Application In Medical
MambaIR
paper: MambaIR: A Simple Baseline for Image Restoration with State-Space Model
Guo H.etc introduced a simple but effective baseline, named MambaIR, which introduces both local enhancement and channel attention to improve the vanilla Mamba, target for image resolution work.
Framework
However, the standard Mamba, which was designed for 1D sequential data in NLP, is not a natural fit for image restoration scenarios. First, since Mamba processes flattened 1D image sequences in a recursive manner, it can result in spatially close pixels being found at very distant locations in the flattened sequences, resulting in the problem of local pixel forgetting. Second, due to the requirement to memorize the long sequence dependencies, the number of hidden states in the state space equations is typically large, which can lead to channel redundancy, thus hindering the learning of critical channel representations.
Reproduction
Github of the paper: MambaIR
environment
I suggest this approach:
conda install pytorch==2.0.1 torchvision==0.15.2 torchaudio==2.0.2 pytorch-cuda=11.7 -c pytorch -c nvidia
pip install causal_conv1d==1.0.0
pip install mamba_ssm==1.0.1
pip install timm==0.9.16
while I tried on my server with pip==21.2.3 that can build the mamba_ssm. If you have something wrong with building it, try adjust your pip version.
To get Dataset
As the author upload the dataset into google drive, we can download dataset with python package gdown, which can helps us easily get the data on our server(especially overseas).
pip install --no-index gdown
gdown https://drive.google.com/uc?id=ID # replace the ID with your data share ID
eg, when you click DF2K download link, you can see the URL: https://drive.google.com/file/d/1TubDkirxl4qAWelfOnpwaSKoj3KLAIG4/view , where 1TubDkirxl4qAWelfOnpwaSKoj3KLAIG4 between /d/ and /view is the ID we need. Then you can download dataset DF2K with following command:
gdown https://drive.google.com/uc?id=1TubDkirxl4qAWelfOnpwaSKoj3KLAIG4
option
open file "/options/train/train_MambaIR_lightSR_x2.yml" or others, you need to revise the PATH of dataset.

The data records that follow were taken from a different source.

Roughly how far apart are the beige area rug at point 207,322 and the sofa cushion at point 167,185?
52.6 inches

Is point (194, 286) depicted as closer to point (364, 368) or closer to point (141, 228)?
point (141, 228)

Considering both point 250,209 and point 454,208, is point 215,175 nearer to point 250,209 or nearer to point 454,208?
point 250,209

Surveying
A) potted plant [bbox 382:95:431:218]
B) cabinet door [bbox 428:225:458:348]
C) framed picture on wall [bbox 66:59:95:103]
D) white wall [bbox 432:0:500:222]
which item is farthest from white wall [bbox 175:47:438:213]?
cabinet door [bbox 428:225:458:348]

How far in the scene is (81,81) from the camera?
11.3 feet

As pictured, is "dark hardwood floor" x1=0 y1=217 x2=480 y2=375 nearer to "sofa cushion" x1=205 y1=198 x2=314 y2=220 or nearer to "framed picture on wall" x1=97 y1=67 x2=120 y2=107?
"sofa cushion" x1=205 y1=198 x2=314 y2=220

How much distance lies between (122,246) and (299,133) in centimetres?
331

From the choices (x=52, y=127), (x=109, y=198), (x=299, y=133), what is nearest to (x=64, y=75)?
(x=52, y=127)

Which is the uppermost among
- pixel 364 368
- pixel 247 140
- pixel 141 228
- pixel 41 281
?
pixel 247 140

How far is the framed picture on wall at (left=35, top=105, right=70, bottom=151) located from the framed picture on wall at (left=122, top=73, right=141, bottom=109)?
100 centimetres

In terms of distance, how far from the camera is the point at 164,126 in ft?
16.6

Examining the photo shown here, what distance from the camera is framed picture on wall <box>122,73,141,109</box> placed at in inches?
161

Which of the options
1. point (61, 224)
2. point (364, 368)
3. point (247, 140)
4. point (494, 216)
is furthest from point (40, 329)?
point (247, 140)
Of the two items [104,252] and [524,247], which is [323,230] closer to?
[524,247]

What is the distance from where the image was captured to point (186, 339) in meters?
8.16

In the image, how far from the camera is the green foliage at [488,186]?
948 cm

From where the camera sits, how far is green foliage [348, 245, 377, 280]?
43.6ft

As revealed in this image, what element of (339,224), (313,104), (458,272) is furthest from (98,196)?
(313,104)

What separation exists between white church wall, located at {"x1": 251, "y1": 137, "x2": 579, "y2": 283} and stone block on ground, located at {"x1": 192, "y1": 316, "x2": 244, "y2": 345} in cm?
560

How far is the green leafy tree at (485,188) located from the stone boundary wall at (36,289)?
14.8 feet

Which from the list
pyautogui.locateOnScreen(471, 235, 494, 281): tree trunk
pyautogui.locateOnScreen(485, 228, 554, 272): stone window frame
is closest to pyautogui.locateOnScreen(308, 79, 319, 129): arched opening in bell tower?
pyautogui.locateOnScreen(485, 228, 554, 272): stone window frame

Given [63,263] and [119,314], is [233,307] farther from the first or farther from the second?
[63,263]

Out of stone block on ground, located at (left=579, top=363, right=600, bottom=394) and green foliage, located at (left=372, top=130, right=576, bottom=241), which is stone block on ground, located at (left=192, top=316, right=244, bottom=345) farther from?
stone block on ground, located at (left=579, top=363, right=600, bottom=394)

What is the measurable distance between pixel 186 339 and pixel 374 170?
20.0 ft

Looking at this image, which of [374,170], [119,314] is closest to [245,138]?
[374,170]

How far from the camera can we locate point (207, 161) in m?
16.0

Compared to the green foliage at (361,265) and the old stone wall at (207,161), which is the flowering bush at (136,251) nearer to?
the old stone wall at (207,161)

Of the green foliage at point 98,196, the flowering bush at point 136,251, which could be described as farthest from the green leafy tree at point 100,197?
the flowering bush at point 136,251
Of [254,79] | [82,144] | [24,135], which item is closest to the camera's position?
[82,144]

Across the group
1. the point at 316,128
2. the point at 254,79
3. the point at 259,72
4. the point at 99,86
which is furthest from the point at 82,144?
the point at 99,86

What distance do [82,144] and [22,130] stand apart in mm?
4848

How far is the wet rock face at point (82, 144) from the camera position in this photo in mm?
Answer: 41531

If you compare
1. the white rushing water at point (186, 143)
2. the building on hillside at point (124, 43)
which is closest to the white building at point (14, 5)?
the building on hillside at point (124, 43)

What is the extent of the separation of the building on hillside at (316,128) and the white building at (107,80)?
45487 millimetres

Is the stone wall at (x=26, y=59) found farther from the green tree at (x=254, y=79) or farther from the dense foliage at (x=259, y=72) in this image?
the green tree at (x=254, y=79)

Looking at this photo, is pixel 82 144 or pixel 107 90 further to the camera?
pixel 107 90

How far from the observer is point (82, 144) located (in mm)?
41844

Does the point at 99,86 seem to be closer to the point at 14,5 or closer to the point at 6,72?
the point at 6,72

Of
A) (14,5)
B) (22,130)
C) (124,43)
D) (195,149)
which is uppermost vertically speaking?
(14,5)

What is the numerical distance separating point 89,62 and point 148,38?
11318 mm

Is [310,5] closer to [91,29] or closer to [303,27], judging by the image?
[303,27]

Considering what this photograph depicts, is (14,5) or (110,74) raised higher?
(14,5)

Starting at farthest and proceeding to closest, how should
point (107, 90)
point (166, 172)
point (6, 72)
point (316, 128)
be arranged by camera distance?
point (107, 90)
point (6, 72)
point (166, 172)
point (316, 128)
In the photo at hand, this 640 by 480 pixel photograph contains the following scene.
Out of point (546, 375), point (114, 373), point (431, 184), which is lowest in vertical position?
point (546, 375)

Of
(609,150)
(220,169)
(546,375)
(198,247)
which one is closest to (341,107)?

then you can train it follow their readme on github.
VM-UNet
paper: [VM-UNet: Vision Mamba UNet](vm-unet: Vision Mamba UNet for Medical Image Segmentation)
Ruan JC .etc propose a Ushape architecture model for medical image segmentation.
Framework
Specifically, VM-UNet comprises a Patch Embedding layer, an encoder, a decoder, a Final Projection layer, and skip connections. They have not adopted a symmetrical structure but instead utilized an asymmetric design. For the skip connections, a straightforward addition operation is adopted without bells and whistles, thereby not introducing any additional parameters.
As we seen, the mamba module was used as the VSS Block and merged in UNet.